▶ **What to do**
Exactly the lines from the one containing "genus: Panthera" to the final line below should be output, and no others.

[[ Dataset content, beginning ]]

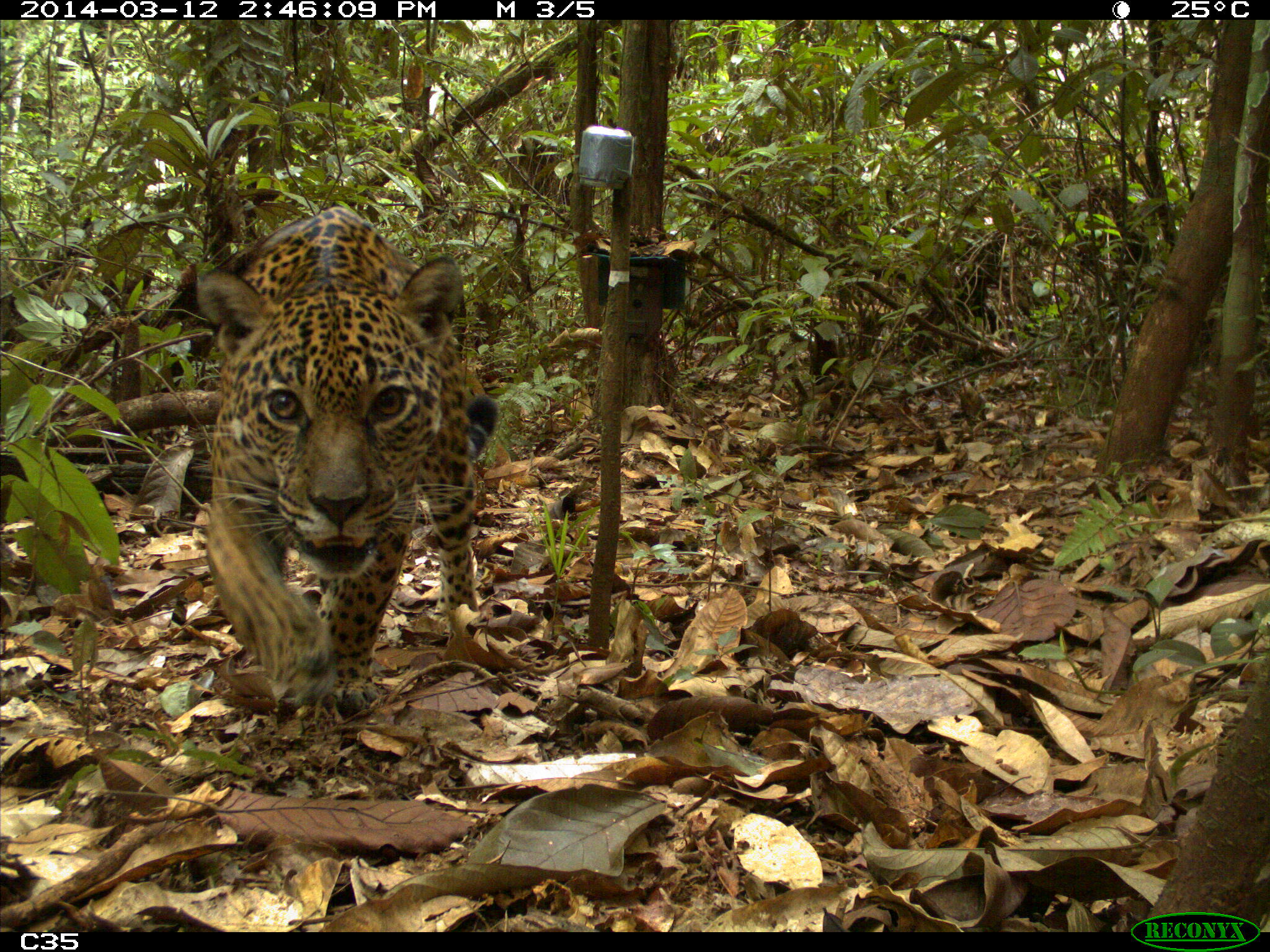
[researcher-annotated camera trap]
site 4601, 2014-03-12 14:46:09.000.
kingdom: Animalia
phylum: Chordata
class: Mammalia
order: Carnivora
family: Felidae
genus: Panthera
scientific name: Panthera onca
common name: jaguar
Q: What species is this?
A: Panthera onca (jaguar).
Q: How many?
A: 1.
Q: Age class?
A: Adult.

[[ Dataset content, end ]]

▶ **Response to this exercise**
genus: Panthera
scientific name: Panthera onca
common name: jaguar
Q: What species is this?
A: Panthera onca (jaguar).
Q: How many?
A: 1.
Q: Age class?
A: Adult.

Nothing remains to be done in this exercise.